__Source data__
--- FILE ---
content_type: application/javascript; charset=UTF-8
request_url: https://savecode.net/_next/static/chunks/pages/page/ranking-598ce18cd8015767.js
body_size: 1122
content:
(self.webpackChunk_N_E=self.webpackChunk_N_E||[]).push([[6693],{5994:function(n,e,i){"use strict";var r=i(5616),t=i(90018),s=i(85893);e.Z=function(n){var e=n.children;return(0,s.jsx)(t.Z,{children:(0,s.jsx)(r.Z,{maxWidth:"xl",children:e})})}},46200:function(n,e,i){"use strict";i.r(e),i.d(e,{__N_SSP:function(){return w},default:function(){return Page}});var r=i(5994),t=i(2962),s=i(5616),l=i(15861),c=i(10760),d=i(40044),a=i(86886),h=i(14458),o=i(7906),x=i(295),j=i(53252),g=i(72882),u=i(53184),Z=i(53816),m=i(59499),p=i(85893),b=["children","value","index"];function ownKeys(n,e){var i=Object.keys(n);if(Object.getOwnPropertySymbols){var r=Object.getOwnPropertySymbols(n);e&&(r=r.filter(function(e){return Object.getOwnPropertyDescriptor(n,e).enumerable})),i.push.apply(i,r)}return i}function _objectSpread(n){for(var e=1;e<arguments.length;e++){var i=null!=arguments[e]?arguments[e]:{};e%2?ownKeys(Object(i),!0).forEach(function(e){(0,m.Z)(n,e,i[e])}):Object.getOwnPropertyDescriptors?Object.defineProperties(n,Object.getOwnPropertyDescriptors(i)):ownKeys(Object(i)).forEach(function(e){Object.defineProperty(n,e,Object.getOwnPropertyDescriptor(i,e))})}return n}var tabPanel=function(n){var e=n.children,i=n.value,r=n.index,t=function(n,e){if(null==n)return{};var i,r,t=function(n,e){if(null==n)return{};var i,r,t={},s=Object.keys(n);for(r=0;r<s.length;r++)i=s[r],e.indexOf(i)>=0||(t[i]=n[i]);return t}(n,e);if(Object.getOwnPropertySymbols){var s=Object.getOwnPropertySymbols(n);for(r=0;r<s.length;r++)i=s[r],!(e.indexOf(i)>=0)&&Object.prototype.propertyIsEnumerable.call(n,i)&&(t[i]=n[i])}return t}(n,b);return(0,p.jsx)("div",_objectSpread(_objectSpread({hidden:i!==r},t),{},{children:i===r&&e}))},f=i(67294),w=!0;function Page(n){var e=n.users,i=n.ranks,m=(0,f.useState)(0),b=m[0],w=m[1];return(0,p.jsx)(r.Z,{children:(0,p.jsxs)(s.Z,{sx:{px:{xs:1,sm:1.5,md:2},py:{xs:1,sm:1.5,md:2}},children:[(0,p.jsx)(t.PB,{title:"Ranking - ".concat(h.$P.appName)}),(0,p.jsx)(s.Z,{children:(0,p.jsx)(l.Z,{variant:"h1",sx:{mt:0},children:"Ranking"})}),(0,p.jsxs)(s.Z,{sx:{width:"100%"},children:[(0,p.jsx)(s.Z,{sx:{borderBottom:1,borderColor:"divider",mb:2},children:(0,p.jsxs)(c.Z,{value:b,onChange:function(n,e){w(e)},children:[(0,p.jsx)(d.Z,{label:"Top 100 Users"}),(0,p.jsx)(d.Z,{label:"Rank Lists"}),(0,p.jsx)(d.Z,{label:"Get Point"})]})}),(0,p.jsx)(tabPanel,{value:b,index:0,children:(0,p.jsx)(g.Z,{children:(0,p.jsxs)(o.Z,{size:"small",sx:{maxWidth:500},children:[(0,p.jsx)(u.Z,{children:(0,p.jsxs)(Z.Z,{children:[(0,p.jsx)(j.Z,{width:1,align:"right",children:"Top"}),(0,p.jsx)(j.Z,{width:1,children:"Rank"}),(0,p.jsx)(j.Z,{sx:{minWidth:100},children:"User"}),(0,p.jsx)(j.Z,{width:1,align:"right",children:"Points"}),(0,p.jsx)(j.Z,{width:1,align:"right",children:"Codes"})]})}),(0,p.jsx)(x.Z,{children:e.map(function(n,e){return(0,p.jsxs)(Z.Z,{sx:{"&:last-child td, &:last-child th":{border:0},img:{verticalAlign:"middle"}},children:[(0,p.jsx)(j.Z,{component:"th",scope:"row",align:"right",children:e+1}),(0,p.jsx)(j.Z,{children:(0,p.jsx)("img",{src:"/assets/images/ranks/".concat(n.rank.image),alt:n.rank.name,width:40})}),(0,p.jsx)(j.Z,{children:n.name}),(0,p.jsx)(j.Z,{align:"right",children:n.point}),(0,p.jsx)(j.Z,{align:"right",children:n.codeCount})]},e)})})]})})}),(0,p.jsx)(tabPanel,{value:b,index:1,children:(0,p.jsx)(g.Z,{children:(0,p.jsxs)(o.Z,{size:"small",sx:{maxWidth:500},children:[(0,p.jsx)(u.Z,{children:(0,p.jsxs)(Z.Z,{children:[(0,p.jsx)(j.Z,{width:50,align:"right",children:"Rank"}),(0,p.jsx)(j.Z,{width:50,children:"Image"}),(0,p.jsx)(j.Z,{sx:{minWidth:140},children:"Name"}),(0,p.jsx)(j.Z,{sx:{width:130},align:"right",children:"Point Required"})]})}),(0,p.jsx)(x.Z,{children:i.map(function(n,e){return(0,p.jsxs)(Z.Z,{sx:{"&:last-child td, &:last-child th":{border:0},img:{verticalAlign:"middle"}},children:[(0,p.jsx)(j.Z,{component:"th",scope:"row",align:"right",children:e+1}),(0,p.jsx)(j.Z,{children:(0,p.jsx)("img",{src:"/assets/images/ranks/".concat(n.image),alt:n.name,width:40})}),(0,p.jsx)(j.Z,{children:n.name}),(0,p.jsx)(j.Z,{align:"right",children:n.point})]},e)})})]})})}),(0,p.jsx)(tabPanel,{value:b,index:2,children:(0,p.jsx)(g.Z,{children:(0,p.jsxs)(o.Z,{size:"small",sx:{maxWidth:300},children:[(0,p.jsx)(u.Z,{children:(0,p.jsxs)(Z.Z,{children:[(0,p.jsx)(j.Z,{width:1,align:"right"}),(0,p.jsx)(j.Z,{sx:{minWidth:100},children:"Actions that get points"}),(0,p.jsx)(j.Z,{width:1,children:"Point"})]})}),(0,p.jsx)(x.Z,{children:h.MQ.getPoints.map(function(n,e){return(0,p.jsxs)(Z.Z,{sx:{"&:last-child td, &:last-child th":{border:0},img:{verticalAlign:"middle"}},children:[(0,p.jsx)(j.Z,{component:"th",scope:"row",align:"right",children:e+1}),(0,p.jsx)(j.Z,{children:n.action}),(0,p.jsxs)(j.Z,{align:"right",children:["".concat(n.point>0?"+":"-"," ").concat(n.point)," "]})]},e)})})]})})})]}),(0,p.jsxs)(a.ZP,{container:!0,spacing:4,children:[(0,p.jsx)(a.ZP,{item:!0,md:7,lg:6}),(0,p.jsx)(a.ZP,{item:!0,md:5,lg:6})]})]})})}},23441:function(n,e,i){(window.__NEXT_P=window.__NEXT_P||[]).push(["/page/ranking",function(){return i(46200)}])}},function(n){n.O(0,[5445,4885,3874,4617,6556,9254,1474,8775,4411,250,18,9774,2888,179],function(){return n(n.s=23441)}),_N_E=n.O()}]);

__Problem to solve__
Above are the records; retype every one exactly.

__Solution to this exercise__
--- FILE ---
content_type: application/javascript; charset=UTF-8
request_url: https://savecode.net/_next/static/chunks/pages/page/ranking-598ce18cd8015767.js
body_size: 1122
content:
(self.webpackChunk_N_E=self.webpackChunk_N_E||[]).push([[6693],{5994:function(n,e,i){"use strict";var r=i(5616),t=i(90018),s=i(85893);e.Z=function(n){var e=n.children;return(0,s.jsx)(t.Z,{children:(0,s.jsx)(r.Z,{maxWidth:"xl",children:e})})}},46200:function(n,e,i){"use strict";i.r(e),i.d(e,{__N_SSP:function(){return w},default:function(){return Page}});var r=i(5994),t=i(2962),s=i(5616),l=i(15861),c=i(10760),d=i(40044),a=i(86886),h=i(14458),o=i(7906),x=i(295),j=i(53252),g=i(72882),u=i(53184),Z=i(53816),m=i(59499),p=i(85893),b=["children","value","index"];function ownKeys(n,e){var i=Object.keys(n);if(Object.getOwnPropertySymbols){var r=Object.getOwnPropertySymbols(n);e&&(r=r.filter(function(e){return Object.getOwnPropertyDescriptor(n,e).enumerable})),i.push.apply(i,r)}return i}function _objectSpread(n){for(var e=1;e<arguments.length;e++){var i=null!=arguments[e]?arguments[e]:{};e%2?ownKeys(Object(i),!0).forEach(function(e){(0,m.Z)(n,e,i[e])}):Object.getOwnPropertyDescriptors?Object.defineProperties(n,Object.getOwnPropertyDescriptors(i)):ownKeys(Object(i)).forEach(function(e){Object.defineProperty(n,e,Object.getOwnPropertyDescriptor(i,e))})}return n}var tabPanel=function(n){var e=n.children,i=n.value,r=n.index,t=function(n,e){if(null==n)return{};var i,r,t=function(n,e){if(null==n)return{};var i,r,t={},s=Object.keys(n);for(r=0;r<s.length;r++)i=s[r],e.indexOf(i)>=0||(t[i]=n[i]);return t}(n,e);if(Object.getOwnPropertySymbols){var s=Object.getOwnPropertySymbols(n);for(r=0;r<s.length;r++)i=s[r],!(e.indexOf(i)>=0)&&Object.prototype.propertyIsEnumerable.call(n,i)&&(t[i]=n[i])}return t}(n,b);return(0,p.jsx)("div",_objectSpread(_objectSpread({hidden:i!==r},t),{},{children:i===r&&e}))},f=i(67294),w=!0;function Page(n){var e=n.users,i=n.ranks,m=(0,f.useState)(0),b=m[0],w=m[1];return(0,p.jsx)(r.Z,{children:(0,p.jsxs)(s.Z,{sx:{px:{xs:1,sm:1.5,md:2},py:{xs:1,sm:1.5,md:2}},children:[(0,p.jsx)(t.PB,{title:"Ranking - ".concat(h.$P.appName)}),(0,p.jsx)(s.Z,{children:(0,p.jsx)(l.Z,{variant:"h1",sx:{mt:0},children:"Ranking"})}),(0,p.jsxs)(s.Z,{sx:{width:"100%"},children:[(0,p.jsx)(s.Z,{sx:{borderBottom:1,borderColor:"divider",mb:2},children:(0,p.jsxs)(c.Z,{value:b,onChange:function(n,e){w(e)},children:[(0,p.jsx)(d.Z,{label:"Top 100 Users"}),(0,p.jsx)(d.Z,{label:"Rank Lists"}),(0,p.jsx)(d.Z,{label:"Get Point"})]})}),(0,p.jsx)(tabPanel,{value:b,index:0,children:(0,p.jsx)(g.Z,{children:(0,p.jsxs)(o.Z,{size:"small",sx:{maxWidth:500},children:[(0,p.jsx)(u.Z,{children:(0,p.jsxs)(Z.Z,{children:[(0,p.jsx)(j.Z,{width:1,align:"right",children:"Top"}),(0,p.jsx)(j.Z,{width:1,children:"Rank"}),(0,p.jsx)(j.Z,{sx:{minWidth:100},children:"User"}),(0,p.jsx)(j.Z,{width:1,align:"right",children:"Points"}),(0,p.jsx)(j.Z,{width:1,align:"right",children:"Codes"})]})}),(0,p.jsx)(x.Z,{children:e.map(function(n,e){return(0,p.jsxs)(Z.Z,{sx:{"&:last-child td, &:last-child th":{border:0},img:{verticalAlign:"middle"}},children:[(0,p.jsx)(j.Z,{component:"th",scope:"row",align:"right",children:e+1}),(0,p.jsx)(j.Z,{children:(0,p.jsx)("img",{src:"/assets/images/ranks/".concat(n.rank.image),alt:n.rank.name,width:40})}),(0,p.jsx)(j.Z,{children:n.name}),(0,p.jsx)(j.Z,{align:"right",children:n.point}),(0,p.jsx)(j.Z,{align:"right",children:n.codeCount})]},e)})})]})})}),(0,p.jsx)(tabPanel,{value:b,index:1,children:(0,p.jsx)(g.Z,{children:(0,p.jsxs)(o.Z,{size:"small",sx:{maxWidth:500},children:[(0,p.jsx)(u.Z,{children:(0,p.jsxs)(Z.Z,{children:[(0,p.jsx)(j.Z,{width:50,align:"right",children:"Rank"}),(0,p.jsx)(j.Z,{width:50,children:"Image"}),(0,p.jsx)(j.Z,{sx:{minWidth:140},children:"Name"}),(0,p.jsx)(j.Z,{sx:{width:130},align:"right",children:"Point Required"})]})}),(0,p.jsx)(x.Z,{children:i.map(function(n,e){return(0,p.jsxs)(Z.Z,{sx:{"&:last-child td, &:last-child th":{border:0},img:{verticalAlign:"middle"}},children:[(0,p.jsx)(j.Z,{component:"th",scope:"row",align:"right",children:e+1}),(0,p.jsx)(j.Z,{children:(0,p.jsx)("img",{src:"/assets/images/ranks/".concat(n.image),alt:n.name,width:40})}),(0,p.jsx)(j.Z,{children:n.name}),(0,p.jsx)(j.Z,{align:"right",children:n.point})]},e)})})]})})}),(0,p.jsx)(tabPanel,{value:b,index:2,children:(0,p.jsx)(g.Z,{children:(0,p.jsxs)(o.Z,{size:"small",sx:{maxWidth:300},children:[(0,p.jsx)(u.Z,{children:(0,p.jsxs)(Z.Z,{children:[(0,p.jsx)(j.Z,{width:1,align:"right"}),(0,p.jsx)(j.Z,{sx:{minWidth:100},children:"Actions that get points"}),(0,p.jsx)(j.Z,{width:1,children:"Point"})]})}),(0,p.jsx)(x.Z,{children:h.MQ.getPoints.map(function(n,e){return(0,p.jsxs)(Z.Z,{sx:{"&:last-child td, &:last-child th":{border:0},img:{verticalAlign:"middle"}},children:[(0,p.jsx)(j.Z,{component:"th",scope:"row",align:"right",children:e+1}),(0,p.jsx)(j.Z,{children:n.action}),(0,p.jsxs)(j.Z,{align:"right",children:["".concat(n.point>0?"+":"-"," ").concat(n.point)," "]})]},e)})})]})})})]}),(0,p.jsxs)(a.ZP,{container:!0,spacing:4,children:[(0,p.jsx)(a.ZP,{item:!0,md:7,lg:6}),(0,p.jsx)(a.ZP,{item:!0,md:5,lg:6})]})]})})}},23441:function(n,e,i){(window.__NEXT_P=window.__NEXT_P||[]).push(["/page/ranking",function(){return i(46200)}])}},function(n){n.O(0,[5445,4885,3874,4617,6556,9254,1474,8775,4411,250,18,9774,2888,179],function(){return n(n.s=23441)}),_N_E=n.O()}]);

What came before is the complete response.